:: Records from a dataset ::
•••
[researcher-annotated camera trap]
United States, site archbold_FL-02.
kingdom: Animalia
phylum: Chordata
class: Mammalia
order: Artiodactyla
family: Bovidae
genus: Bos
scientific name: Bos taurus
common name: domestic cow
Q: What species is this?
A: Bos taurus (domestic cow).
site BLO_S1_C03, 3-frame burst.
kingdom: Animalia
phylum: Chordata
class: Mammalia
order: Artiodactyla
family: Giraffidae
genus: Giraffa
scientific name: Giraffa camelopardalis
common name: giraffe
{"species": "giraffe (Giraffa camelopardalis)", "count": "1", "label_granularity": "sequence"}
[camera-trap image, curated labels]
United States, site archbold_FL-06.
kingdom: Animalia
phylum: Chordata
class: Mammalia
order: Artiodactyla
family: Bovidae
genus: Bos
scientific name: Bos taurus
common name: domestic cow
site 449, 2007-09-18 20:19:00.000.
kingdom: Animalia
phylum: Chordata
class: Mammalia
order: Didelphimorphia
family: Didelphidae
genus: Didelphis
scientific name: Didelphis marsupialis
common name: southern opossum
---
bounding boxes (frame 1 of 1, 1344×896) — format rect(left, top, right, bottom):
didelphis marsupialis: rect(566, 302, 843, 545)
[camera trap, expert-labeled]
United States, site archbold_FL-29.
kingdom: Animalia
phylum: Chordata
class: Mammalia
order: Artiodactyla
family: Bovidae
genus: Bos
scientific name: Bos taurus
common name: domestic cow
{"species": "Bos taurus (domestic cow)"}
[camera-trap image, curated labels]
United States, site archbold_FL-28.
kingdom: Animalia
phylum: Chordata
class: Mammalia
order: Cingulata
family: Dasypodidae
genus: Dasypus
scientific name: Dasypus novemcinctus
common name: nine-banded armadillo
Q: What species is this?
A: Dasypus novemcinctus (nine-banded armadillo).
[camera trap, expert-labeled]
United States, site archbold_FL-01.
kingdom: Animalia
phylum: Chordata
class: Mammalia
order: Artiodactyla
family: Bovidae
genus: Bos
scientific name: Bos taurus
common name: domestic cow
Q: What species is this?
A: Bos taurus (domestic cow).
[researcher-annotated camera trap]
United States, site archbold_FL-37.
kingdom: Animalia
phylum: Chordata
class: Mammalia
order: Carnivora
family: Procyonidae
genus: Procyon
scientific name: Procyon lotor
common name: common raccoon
•••
:: Exercise ::
Output all the lines above. Keep each one exact.

:: Exercise response ::
[researcher-annotated camera trap]
United States, site archbold_FL-02.
kingdom: Animalia
phylum: Chordata
class: Mammalia
order: Artiodactyla
family: Bovidae
genus: Bos
scientific name: Bos taurus
common name: domestic cow
Q: What species is this?
A: Bos taurus (domestic cow).
site BLO_S1_C03, 3-frame burst.
kingdom: Animalia
phylum: Chordata
class: Mammalia
order: Artiodactyla
family: Giraffidae
genus: Giraffa
scientific name: Giraffa camelopardalis
common name: giraffe
{"species": "giraffe (Giraffa camelopardalis)", "count": "1", "label_granularity": "sequence"}
[camera-trap image, curated labels]
United States, site archbold_FL-06.
kingdom: Animalia
phylum: Chordata
class: Mammalia
order: Artiodactyla
family: Bovidae
genus: Bos
scientific name: Bos taurus
common name: domestic cow
site 449, 2007-09-18 20:19:00.000.
kingdom: Animalia
phylum: Chordata
class: Mammalia
order: Didelphimorphia
family: Didelphidae
genus: Didelphis
scientific name: Didelphis marsupialis
common name: southern opossum
---
bounding boxes (frame 1 of 1, 1344×896) — format rect(left, top, right, bottom):
didelphis marsupialis: rect(566, 302, 843, 545)
[camera trap, expert-labeled]
United States, site archbold_FL-29.
kingdom: Animalia
phylum: Chordata
class: Mammalia
order: Artiodactyla
family: Bovidae
genus: Bos
scientific name: Bos taurus
common name: domestic cow
{"species": "Bos taurus (domestic cow)"}
[camera-trap image, curated labels]
United States, site archbold_FL-28.
kingdom: Animalia
phylum: Chordata
class: Mammalia
order: Cingulata
family: Dasypodidae
genus: Dasypus
scientific name: Dasypus novemcinctus
common name: nine-banded armadillo
Q: What species is this?
A: Dasypus novemcinctus (nine-banded armadillo).
[camera trap, expert-labeled]
United States, site archbold_FL-01.
kingdom: Animalia
phylum: Chordata
class: Mammalia
order: Artiodactyla
family: Bovidae
genus: Bos
scientific name: Bos taurus
common name: domestic cow
Q: What species is this?
A: Bos taurus (domestic cow).
[researcher-annotated camera trap]
United States, site archbold_FL-37.
kingdom: Animalia
phylum: Chordata
class: Mammalia
order: Carnivora
family: Procyonidae
genus: Procyon
scientific name: Procyon lotor
common name: common raccoon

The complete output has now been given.